# TASK TO CARRY OUT
Can you retype every one of the records below, character for character?

>> start INPUT DATA

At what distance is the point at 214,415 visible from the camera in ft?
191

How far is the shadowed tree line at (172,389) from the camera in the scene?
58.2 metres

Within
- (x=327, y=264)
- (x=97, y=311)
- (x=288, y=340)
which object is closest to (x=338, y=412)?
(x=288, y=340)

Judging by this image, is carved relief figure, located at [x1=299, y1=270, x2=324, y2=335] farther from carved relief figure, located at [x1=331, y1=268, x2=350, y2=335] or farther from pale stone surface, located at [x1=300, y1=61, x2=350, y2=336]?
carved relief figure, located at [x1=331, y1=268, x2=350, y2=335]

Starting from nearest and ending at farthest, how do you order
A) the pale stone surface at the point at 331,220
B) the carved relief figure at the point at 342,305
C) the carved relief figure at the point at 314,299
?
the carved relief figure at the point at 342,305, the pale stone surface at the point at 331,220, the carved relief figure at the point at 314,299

>> end INPUT DATA

# EXERCISE RESULT
At what distance is the point at 214,415 visible from the camera in ft?
191

How far is the shadowed tree line at (172,389) from the camera in the scene?
58.2 metres

Within
- (x=327, y=264)
- (x=97, y=311)
- (x=288, y=340)
which object is closest to (x=338, y=412)?
(x=288, y=340)

Judging by this image, is carved relief figure, located at [x1=299, y1=270, x2=324, y2=335] farther from carved relief figure, located at [x1=331, y1=268, x2=350, y2=335] or farther from pale stone surface, located at [x1=300, y1=61, x2=350, y2=336]?
carved relief figure, located at [x1=331, y1=268, x2=350, y2=335]

Starting from nearest and ending at farthest, how do you order
A) the pale stone surface at the point at 331,220
B) the carved relief figure at the point at 342,305
C) the carved relief figure at the point at 314,299
?
the carved relief figure at the point at 342,305, the pale stone surface at the point at 331,220, the carved relief figure at the point at 314,299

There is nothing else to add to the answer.